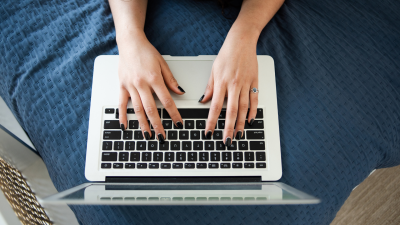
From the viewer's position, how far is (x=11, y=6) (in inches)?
28.9

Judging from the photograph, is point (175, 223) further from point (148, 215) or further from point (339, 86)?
point (339, 86)

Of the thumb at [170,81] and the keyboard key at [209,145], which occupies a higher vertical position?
the thumb at [170,81]

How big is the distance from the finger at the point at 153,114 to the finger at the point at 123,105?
0.18 feet

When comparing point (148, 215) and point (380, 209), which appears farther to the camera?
point (380, 209)

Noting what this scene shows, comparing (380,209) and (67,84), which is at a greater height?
(67,84)

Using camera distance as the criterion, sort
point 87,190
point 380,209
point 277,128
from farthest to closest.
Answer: point 380,209 < point 277,128 < point 87,190

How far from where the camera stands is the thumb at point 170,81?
2.13 feet

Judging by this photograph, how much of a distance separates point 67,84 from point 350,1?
36.2 inches

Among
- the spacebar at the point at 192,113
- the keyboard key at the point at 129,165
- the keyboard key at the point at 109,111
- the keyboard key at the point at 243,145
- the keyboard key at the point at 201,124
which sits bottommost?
A: the keyboard key at the point at 129,165

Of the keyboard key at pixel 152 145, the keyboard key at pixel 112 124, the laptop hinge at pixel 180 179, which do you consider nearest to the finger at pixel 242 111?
the laptop hinge at pixel 180 179

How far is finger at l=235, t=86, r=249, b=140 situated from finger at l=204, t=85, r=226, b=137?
0.17 ft

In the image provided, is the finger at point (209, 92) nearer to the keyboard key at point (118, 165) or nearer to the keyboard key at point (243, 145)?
the keyboard key at point (243, 145)

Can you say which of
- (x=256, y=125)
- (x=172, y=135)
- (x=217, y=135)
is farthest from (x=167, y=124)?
(x=256, y=125)

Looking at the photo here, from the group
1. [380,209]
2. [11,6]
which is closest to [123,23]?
[11,6]
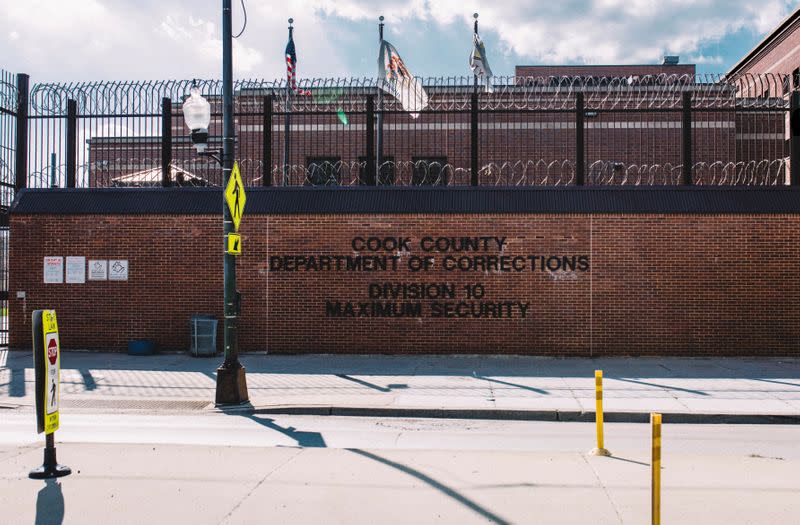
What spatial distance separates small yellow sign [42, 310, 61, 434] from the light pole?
3606 millimetres

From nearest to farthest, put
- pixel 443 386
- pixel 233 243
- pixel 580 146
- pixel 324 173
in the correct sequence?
pixel 233 243 → pixel 443 386 → pixel 580 146 → pixel 324 173

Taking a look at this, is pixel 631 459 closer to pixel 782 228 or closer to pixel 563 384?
pixel 563 384

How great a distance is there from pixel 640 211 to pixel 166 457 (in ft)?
35.6

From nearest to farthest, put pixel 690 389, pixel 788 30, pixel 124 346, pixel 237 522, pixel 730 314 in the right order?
1. pixel 237 522
2. pixel 690 389
3. pixel 730 314
4. pixel 124 346
5. pixel 788 30

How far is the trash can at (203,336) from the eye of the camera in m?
14.5

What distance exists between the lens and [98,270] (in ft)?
50.1

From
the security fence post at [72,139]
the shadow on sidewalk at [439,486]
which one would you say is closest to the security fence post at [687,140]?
the shadow on sidewalk at [439,486]

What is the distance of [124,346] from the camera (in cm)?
1519

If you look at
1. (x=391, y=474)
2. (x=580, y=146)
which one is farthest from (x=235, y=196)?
(x=580, y=146)

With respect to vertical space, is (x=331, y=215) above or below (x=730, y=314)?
above

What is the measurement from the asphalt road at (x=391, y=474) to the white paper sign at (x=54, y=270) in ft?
23.4

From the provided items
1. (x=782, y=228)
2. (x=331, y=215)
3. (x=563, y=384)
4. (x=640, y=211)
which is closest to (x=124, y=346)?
(x=331, y=215)

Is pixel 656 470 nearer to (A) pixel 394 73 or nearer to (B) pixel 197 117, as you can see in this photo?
(B) pixel 197 117

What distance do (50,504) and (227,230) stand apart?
526 centimetres
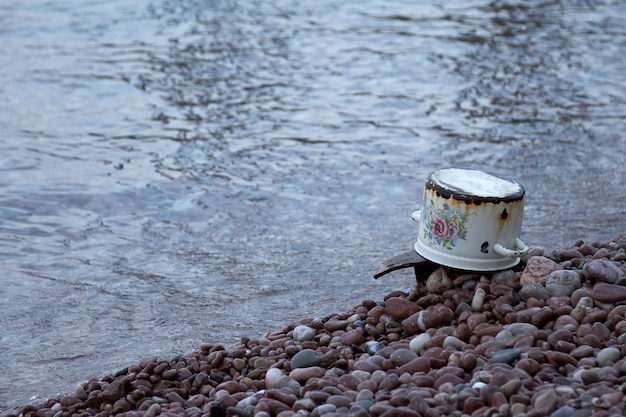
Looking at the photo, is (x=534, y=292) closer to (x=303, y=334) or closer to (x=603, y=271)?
(x=603, y=271)

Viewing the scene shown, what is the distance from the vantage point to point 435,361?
2.83 metres

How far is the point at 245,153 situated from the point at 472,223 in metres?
3.13

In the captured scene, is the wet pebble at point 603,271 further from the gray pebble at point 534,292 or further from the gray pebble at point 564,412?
the gray pebble at point 564,412

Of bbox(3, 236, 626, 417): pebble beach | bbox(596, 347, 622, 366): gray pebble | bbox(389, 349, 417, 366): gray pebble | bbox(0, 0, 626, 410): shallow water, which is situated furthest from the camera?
bbox(0, 0, 626, 410): shallow water

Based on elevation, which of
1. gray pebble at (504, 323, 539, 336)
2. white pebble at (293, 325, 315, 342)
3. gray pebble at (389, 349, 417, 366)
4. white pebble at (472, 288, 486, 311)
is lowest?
white pebble at (293, 325, 315, 342)

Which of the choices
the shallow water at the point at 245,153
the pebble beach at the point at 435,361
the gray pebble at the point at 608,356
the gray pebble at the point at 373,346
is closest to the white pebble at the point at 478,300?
the pebble beach at the point at 435,361

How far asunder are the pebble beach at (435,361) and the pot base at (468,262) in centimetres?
4

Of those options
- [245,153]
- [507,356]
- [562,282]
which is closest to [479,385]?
[507,356]

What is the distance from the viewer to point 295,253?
15.5 feet

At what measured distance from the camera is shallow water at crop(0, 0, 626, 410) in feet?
13.6

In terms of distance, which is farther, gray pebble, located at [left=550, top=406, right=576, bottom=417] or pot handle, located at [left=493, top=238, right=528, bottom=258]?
pot handle, located at [left=493, top=238, right=528, bottom=258]

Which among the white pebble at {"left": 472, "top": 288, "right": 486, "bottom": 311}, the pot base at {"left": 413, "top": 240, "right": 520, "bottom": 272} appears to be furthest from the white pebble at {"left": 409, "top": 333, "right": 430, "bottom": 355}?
the pot base at {"left": 413, "top": 240, "right": 520, "bottom": 272}

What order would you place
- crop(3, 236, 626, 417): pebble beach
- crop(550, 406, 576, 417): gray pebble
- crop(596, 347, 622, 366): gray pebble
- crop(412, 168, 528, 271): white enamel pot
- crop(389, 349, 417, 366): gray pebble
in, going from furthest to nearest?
crop(412, 168, 528, 271): white enamel pot
crop(389, 349, 417, 366): gray pebble
crop(596, 347, 622, 366): gray pebble
crop(3, 236, 626, 417): pebble beach
crop(550, 406, 576, 417): gray pebble

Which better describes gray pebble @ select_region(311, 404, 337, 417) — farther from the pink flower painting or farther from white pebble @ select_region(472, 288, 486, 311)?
the pink flower painting
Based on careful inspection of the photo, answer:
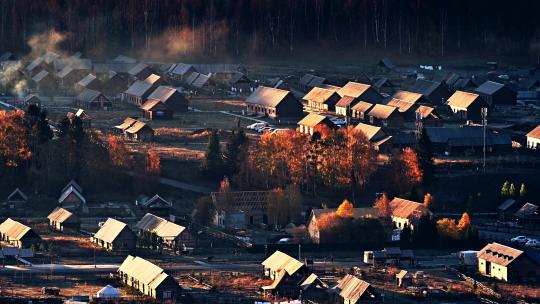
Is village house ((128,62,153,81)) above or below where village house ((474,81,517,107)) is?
above

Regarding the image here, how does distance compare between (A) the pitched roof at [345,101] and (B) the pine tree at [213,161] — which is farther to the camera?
(A) the pitched roof at [345,101]

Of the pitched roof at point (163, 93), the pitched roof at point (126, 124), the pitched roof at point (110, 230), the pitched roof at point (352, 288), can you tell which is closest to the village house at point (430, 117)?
the pitched roof at point (163, 93)

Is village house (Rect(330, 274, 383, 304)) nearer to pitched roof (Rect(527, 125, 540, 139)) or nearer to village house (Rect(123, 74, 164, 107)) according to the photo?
pitched roof (Rect(527, 125, 540, 139))

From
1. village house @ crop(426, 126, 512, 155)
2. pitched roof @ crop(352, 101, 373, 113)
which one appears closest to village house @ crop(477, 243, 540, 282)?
village house @ crop(426, 126, 512, 155)

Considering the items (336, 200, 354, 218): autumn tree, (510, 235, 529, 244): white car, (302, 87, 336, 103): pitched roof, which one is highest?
(302, 87, 336, 103): pitched roof

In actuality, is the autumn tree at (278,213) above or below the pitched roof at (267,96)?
below

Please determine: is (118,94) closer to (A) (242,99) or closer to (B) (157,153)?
(A) (242,99)

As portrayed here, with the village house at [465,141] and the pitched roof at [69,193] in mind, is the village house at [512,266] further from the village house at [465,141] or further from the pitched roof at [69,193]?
the village house at [465,141]

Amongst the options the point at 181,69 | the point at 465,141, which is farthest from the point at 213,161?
the point at 181,69
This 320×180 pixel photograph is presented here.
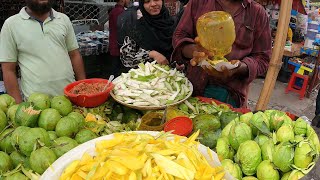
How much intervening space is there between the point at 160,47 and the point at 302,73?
398cm

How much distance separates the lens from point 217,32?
6.72ft

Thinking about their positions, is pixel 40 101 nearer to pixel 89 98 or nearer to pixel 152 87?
pixel 89 98

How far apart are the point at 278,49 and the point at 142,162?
1.43 metres

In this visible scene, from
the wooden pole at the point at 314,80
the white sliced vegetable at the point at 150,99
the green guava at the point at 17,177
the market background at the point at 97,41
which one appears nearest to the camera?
the green guava at the point at 17,177

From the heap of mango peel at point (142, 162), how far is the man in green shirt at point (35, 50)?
190cm

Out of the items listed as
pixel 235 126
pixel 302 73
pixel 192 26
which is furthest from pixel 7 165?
pixel 302 73

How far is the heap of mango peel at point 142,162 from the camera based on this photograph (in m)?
1.10

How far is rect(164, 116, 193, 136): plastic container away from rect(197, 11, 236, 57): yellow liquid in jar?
0.57 m

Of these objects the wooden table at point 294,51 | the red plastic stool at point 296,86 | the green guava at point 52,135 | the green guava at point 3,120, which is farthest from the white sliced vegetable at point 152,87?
the red plastic stool at point 296,86

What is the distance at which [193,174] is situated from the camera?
1.13 metres

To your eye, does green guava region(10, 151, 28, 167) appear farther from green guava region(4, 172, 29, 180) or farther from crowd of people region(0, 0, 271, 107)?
crowd of people region(0, 0, 271, 107)

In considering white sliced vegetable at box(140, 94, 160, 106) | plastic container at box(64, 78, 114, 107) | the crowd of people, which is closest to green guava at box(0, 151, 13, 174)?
plastic container at box(64, 78, 114, 107)

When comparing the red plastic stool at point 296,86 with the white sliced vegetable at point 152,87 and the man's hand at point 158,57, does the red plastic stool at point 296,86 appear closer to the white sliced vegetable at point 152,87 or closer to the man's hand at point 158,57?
the man's hand at point 158,57

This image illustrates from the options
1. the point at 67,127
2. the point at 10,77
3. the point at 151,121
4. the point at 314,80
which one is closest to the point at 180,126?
+---+
> [Problem to solve]
Reproduce the records word for word, from the start of the records through the line containing "36.2 inches", including both ends. Leave the pictures out of your copy.

> [The output]
From the viewer's position, how far is (x=11, y=6) (in inches)?
28.9

Judging from the photograph, is point (175, 223) further from point (148, 215) or further from point (339, 86)?
point (339, 86)

Of the thumb at [170,81] and the keyboard key at [209,145], which occupies a higher vertical position?
the thumb at [170,81]

How big is the distance from the finger at the point at 153,114 to the finger at the point at 123,105?
0.18 feet

When comparing point (148, 215) and point (380, 209), which appears farther to the camera?
point (380, 209)

Noting what this scene shows, comparing (380,209) and (67,84), which is at a greater height?
(67,84)

Using camera distance as the criterion, sort
point 87,190
point 380,209
point 277,128
from farthest to closest.
Answer: point 380,209 < point 277,128 < point 87,190

How far from where the camera stands is the thumb at point 170,81?
2.13 feet

Judging by this photograph, how much of a distance separates point 67,84 from point 350,1?
36.2 inches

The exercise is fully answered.